Sayfa alıntısı =>
★ ★ ★ ★ ★

Emsal Mahkeme Kararı İzmir Bölge Adliye Mahkemesi 22. Hukuk Dairesi 2021/563 E. 2021/561 K. 07.05.2021 T.

Görüntülediğiniz mahkeme kararı kesinleşmiş bir karardır.

İZMİR
BÖLGE ADLİYE MAHKEMESİ
22. HUKUK DAİRESİ

DOSYA NO : 2021/563
KARAR NO : 2021/561

T Ü R K M İ L L E T İ A D I N A
İ S T İ N A F K A R A R I

İNCELENEN KARARIN
MAHKEMESİ : …4. ASLİYE TİCARET MAHKEMESİ
ESAS NO : 2020/608
ARA KARAR TARİHİ : 18.01.2021

TALEBİN KONUSU : İhtiyati Tedbir (Eser Sözleşmesine Dayalı Alacak Davası)
KARAR TARİHİ : 07.05.2021
KARAR YAZIM TARİHİ : 07.05.2021

İzmir 4. Asliye Ticaret Mahkemesi’nin 18.01.2021 tarih ve 2020/608 Esas sayılı ara kararın Dairemizce incelenmesi ihtiyati tedbir talep eden davacı vekilleri tarafından istenmiş ve istinaf dilekçesinin süresi içinde verildiği anlaşılmış olmakla, raportör başkan … tarafından düzenlenen rapor dinlenip ve yine dosya içerisindeki dilekçe, layihalar, duruşma tutanakları ve tüm belgeler okunup, incelendi.

★ ★ ★ ★ ★

Yapacağınız iş =>
İstinaf kararı metninden "KARAR TARİHİ : 07.05.2021" sözcükleriyle başlayıp "belgeler okunup, incelendi." sözcüklerine kadar süren bölümü hiç değiştirmeden alıntılayın.

Veri seti içeriği =>

★ ★ ★ ★ ★

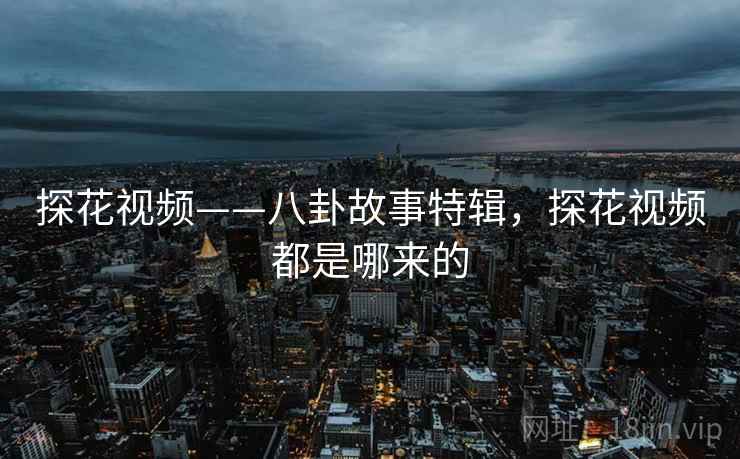 探花视频——八卦故事特辑，探花视频都是哪来的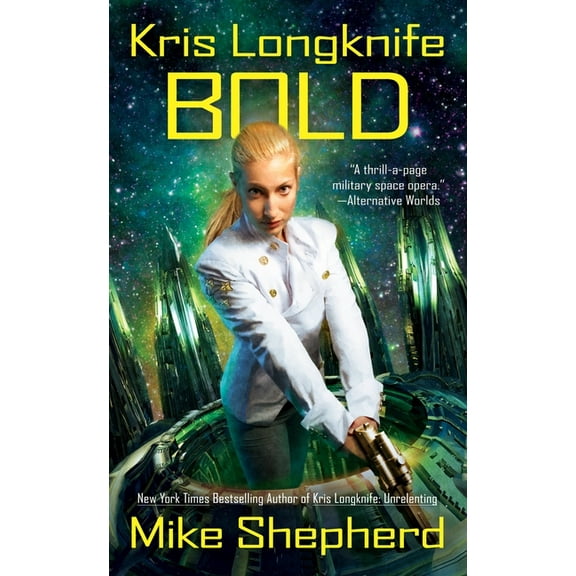 Kris Longknife Kris Longknife: Bold, Book 14, (Paperback)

★ ★ ★ ★ ★

Alıştırmanın sonucu =>
KARAR TARİHİ : 07.05.2021
KARAR YAZIM TARİHİ : 07.05.2021

İzmir 4. Asliye Ticaret Mahkemesi’nin 18.01.2021 tarih ve 2020/608 Esas sayılı ara kararın Dairemizce incelenmesi ihtiyati tedbir talep eden davacı vekilleri tarafından istenmiş ve istinaf dilekçesinin süresi içinde verildiği anlaşılmış olmakla, raportör başkan … tarafından düzenlenen rapor dinlenip ve yine dosya içerisindeki dilekçe, layihalar, duruşma tutanakları ve tüm belgeler okunup, incelendi.